====== FRAGMENTO DE LECTURA
Su vida se hizo a “doble cocción”, tal como ocurre con uno de los platos insignia de su pastelería, esa delicia italiana llamada biscotti. Los biscotti son bizcochos de masa crocante que primero se cocinan con forma de pan. Explica Laura que “esa primera masa se corta lo más finito posible” para comenzar a darle forma a la preparación final. Esos “biscui’”, como ella misma comenta que en ocasiones se lo encargan, deben secarse en la segunda cocción hasta quedar deshidratados.

Dicho proceso le otorga ese crocante característico, justo y especial, haciéndolos fáciles de comer y que no se desarmen en el proceso. Tuve la oportunidad de probarlos: su sabor marca una presencia única y se separa de su aspecto “simple”. Las frutas secas presentes los hacen plausibles de comer “con queso Camembert, queso crema, una mezcla de ambos, hacer un agridulce”, sugiere Laura. Advierte, entre risas, que “otros se los ‘bajan’ de acá hasta la casa”.

Livianos, con el tamaño exacto para no saciarte en el primer bocado ni quedar con hambre, poseen un concepto especial detrás. “Un cliente los amaba y compraba de a paquetitos. Así que le compramos una lata, se la dimos llena de biscotti y se la regalamos. Entonces, vino y pidió ‘refill’”. Rápidamente notó que ahí había una buena idea: “surge porque nos comentaban que no llegaban a comerlos a casa, por eso vienen siempre con la lata y se llevan más cantidad”. En el medio, me comenta que se pueden hacer sin agregados, solo con nueces y/o almendras.

La masa, su toque especial, “no es la misma que la del Macarón, la de los alfajores sablée, de las cookies. Cada cosa tratamos de hacerla bien específica”. Aquí radica la identidad de la pastelería. Su exactitud, fineza y “química pura”, como ella misma lo describe, se combina con la identidad propia de su manera de cocinar: alejarse de lo típico en la búsqueda de hacer algo distinto. Una búsqueda desde lo conceptual que influye directamente en lo culinario: “tratamos de hacer algo que no se encuentre tanto”.

La personalidad de Laura es especial, y así se manifiesta en sus preparaciones. Desde mi llegada al local, me ofreció cantidades de preparaciones para que notase la diferencia entre todas. Pero quiero detenerme en las frambuesas criogenizadas. Al probar, y ante mi cara de asombro, comenta que “eso lo procesás y le das un sabor auténtico y no una esencia; es tratar de minimizar ‘esto’ (mostrándome un frasco de esencia de frambuesa) y maximizar ‘lo otro’ (levantando el balde con las frambuesas criogenizadas)”. El afán por hacer algo distinto atraviesa incluso las barreras de la simplicidad y, aunque su proceso sea más trabajoso y costoso, su pasión le gana a todo lo que se le anteponga.
============
====== MATERIAL
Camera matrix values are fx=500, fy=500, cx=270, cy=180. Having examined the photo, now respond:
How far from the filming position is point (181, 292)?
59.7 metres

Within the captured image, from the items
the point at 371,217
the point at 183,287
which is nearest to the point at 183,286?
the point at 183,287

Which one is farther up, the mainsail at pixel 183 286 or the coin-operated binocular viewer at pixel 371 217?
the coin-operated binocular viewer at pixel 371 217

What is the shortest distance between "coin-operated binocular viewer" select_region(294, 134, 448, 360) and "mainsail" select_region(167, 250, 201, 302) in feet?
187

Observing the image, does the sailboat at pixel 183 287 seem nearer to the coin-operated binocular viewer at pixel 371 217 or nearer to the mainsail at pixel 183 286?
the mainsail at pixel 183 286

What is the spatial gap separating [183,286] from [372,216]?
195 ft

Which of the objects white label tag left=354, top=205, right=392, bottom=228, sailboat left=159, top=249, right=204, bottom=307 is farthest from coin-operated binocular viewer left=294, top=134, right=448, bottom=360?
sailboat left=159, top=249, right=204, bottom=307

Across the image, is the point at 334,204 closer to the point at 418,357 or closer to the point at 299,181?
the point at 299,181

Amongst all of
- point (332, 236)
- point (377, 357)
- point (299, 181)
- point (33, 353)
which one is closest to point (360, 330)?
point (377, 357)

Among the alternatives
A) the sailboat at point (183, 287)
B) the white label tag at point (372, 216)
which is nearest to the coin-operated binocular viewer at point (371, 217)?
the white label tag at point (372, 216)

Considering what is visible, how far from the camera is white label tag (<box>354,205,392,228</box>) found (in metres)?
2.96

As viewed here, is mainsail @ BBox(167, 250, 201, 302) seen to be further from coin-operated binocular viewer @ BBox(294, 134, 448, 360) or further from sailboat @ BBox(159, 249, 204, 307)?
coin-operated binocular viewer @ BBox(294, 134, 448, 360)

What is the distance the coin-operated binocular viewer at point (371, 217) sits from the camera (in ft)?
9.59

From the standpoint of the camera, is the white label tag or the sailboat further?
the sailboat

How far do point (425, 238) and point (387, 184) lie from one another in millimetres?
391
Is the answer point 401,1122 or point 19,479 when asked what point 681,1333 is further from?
============
====== MATERIAL
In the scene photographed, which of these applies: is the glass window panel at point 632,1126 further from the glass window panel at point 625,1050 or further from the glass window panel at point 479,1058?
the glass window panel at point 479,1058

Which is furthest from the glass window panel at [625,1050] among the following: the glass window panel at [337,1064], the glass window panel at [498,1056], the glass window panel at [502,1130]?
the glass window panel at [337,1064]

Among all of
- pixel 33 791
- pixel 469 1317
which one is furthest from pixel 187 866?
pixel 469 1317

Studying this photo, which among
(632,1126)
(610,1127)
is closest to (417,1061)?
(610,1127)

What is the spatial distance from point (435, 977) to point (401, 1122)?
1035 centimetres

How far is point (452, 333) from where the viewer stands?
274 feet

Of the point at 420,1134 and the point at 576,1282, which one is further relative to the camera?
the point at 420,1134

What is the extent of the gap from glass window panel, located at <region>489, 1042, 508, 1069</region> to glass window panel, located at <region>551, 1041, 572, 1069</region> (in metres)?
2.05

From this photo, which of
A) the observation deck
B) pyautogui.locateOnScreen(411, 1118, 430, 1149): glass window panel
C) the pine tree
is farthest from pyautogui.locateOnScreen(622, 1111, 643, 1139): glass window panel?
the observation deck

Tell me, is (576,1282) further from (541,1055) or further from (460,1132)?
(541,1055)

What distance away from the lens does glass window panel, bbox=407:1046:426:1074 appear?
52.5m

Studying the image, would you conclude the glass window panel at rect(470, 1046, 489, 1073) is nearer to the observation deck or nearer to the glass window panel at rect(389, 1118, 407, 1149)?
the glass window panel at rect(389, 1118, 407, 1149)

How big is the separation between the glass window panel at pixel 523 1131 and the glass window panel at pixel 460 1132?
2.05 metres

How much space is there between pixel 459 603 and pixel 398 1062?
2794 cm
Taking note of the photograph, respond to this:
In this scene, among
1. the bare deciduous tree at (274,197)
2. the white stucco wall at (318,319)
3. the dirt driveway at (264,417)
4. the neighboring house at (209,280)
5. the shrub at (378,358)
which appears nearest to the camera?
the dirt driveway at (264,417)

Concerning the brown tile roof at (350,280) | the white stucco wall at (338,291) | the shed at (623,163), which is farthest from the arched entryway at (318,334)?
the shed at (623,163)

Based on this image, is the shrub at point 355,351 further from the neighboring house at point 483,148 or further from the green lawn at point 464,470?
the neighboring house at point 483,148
============
====== MATERIAL
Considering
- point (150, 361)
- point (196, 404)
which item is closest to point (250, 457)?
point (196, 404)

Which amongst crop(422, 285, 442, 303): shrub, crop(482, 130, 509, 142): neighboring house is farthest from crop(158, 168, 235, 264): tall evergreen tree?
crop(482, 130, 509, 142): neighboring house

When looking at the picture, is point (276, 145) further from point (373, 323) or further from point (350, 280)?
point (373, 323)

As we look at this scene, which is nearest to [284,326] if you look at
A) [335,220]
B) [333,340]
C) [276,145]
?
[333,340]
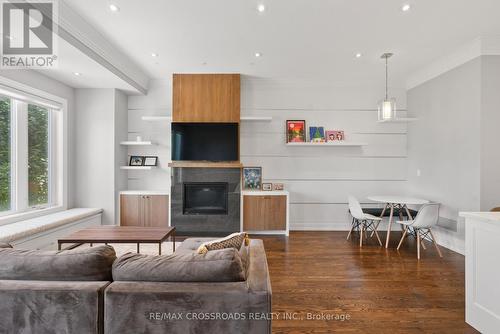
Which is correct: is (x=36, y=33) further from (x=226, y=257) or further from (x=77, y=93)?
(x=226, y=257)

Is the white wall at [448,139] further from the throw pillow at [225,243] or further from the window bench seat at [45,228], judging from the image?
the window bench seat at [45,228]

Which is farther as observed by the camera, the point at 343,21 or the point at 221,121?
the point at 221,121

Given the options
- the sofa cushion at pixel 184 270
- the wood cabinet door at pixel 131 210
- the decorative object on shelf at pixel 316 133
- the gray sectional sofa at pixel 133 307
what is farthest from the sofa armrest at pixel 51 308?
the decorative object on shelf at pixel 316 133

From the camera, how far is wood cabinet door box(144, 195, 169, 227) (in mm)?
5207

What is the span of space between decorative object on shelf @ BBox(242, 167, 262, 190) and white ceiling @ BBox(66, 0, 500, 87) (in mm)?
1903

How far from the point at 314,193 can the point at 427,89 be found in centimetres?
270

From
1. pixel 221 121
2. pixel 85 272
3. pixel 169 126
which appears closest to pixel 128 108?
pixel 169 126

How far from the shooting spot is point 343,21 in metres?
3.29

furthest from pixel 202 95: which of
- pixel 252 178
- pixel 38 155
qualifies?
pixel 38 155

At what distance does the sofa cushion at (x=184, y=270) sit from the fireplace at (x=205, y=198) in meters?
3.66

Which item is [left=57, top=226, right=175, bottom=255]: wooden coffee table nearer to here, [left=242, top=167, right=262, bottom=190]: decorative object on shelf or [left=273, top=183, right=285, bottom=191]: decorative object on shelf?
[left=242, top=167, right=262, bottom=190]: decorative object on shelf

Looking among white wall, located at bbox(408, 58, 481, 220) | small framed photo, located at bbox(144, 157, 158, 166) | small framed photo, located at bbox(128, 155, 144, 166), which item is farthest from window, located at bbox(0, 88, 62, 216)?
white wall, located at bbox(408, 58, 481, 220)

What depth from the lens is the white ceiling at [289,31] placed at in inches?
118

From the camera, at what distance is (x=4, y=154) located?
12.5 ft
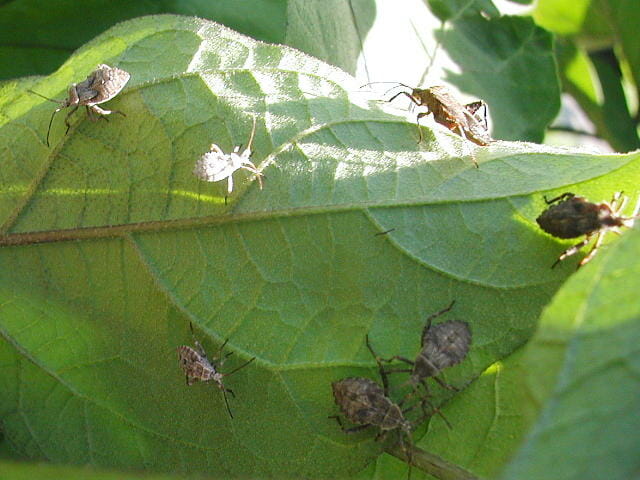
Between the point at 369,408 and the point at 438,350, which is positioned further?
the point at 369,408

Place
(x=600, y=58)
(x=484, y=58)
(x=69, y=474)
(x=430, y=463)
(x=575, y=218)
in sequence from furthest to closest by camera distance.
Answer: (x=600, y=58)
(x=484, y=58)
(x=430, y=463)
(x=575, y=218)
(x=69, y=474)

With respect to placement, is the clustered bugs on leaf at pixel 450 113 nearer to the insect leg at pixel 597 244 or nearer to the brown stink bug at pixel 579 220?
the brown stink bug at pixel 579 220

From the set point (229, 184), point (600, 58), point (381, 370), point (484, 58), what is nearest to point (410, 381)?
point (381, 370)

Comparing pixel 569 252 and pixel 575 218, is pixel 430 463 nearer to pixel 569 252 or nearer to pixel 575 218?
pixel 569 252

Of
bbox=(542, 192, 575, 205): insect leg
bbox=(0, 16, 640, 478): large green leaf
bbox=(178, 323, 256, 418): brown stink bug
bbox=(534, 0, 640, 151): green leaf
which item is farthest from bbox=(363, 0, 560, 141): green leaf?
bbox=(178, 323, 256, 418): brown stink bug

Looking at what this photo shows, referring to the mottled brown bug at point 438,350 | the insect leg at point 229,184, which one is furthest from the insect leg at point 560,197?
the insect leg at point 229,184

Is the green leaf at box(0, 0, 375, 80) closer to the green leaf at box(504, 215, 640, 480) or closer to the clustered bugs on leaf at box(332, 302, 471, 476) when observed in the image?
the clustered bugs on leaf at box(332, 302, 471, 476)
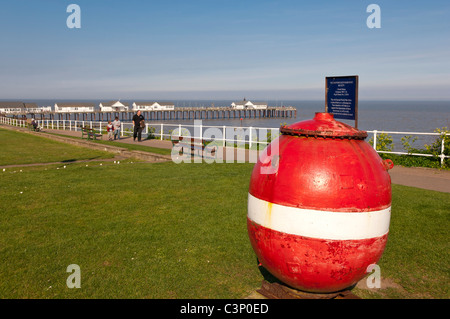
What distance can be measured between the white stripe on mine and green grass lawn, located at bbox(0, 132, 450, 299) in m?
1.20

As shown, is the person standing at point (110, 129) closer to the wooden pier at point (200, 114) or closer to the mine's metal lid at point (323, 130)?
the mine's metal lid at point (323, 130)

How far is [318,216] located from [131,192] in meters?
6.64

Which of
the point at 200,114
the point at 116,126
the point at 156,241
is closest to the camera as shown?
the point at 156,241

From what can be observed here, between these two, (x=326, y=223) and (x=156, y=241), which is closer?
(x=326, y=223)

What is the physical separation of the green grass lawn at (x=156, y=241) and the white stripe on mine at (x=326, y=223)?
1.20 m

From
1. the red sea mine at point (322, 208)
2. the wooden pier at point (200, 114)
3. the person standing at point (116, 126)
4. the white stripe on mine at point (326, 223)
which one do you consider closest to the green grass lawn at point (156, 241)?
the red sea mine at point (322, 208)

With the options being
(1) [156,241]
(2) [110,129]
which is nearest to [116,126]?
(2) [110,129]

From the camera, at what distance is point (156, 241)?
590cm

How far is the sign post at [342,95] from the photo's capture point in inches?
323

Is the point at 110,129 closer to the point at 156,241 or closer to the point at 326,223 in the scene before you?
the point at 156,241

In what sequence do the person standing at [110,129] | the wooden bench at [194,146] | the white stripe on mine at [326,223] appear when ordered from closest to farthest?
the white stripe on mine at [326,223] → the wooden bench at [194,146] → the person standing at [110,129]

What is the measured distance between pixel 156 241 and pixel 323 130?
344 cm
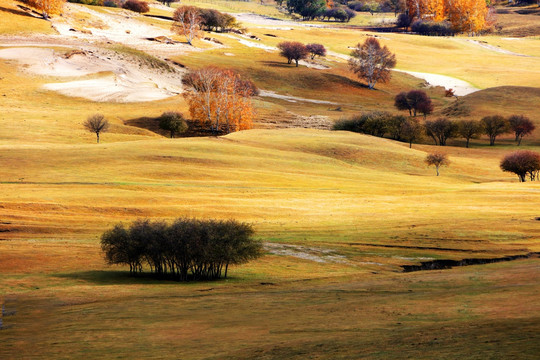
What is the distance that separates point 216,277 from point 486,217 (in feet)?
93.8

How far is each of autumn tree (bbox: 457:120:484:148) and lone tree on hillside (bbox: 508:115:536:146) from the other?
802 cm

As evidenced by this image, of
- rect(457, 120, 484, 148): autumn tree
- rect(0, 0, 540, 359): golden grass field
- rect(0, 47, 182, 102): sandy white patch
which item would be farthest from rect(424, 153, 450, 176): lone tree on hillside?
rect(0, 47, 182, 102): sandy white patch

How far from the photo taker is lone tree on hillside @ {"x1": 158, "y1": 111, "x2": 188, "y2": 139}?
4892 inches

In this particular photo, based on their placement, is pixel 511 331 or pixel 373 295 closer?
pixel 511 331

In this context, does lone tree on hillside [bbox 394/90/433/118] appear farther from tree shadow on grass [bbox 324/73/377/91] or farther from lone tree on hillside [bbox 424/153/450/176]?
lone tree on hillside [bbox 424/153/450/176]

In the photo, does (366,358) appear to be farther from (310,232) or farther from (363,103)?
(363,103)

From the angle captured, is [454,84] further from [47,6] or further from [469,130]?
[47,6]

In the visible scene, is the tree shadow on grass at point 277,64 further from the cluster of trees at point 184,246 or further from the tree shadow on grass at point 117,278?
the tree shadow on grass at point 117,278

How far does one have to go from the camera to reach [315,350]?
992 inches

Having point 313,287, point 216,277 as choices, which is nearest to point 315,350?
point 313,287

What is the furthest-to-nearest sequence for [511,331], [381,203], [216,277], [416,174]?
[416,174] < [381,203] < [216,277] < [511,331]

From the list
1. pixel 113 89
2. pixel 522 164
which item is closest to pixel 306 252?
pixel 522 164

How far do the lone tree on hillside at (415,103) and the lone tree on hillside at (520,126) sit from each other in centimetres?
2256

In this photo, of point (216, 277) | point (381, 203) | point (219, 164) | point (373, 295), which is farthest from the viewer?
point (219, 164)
============
TAREAS A RESOLVER
1 - En el fragmento sobre la pastelería de Laura, ¿con qué se pueden hacer los biscotti si no llevan agregados?
2 - Traduce al inglés esta oración del fragmento sobre la pastelería de Laura: "Los biscotti son bizcochos de masa crocante que primero se cocinan con forma de pan."
3 - Extrae del fragmento sobre la pastelería de Laura el pasaje que empieza con "Livianos, con el" y sigue hasta "nueces y/o almendras.".

RESPUESTAS POR TAREA
1 - Solo con nueces y/o almendras.

2 - Biscotti are crunchy-dough cookies that are first baked in the shape of a loaf.

3 -
Livianos, con el tamaño exacto para no saciarte en el primer bocado ni quedar con hambre, poseen un concepto especial detrás. “Un cliente los amaba y compraba de a paquetitos. Así que le compramos una lata, se la dimos llena de biscotti y se la regalamos. Entonces, vino y pidió ‘refill’”. Rápidamente notó que ahí había una buena idea: “surge porque nos comentaban que no llegaban a comerlos a casa, por eso vienen siempre con la lata y se llevan más cantidad”. En el medio, me comenta que se pueden hacer sin agregados, solo con nueces y/o almendras.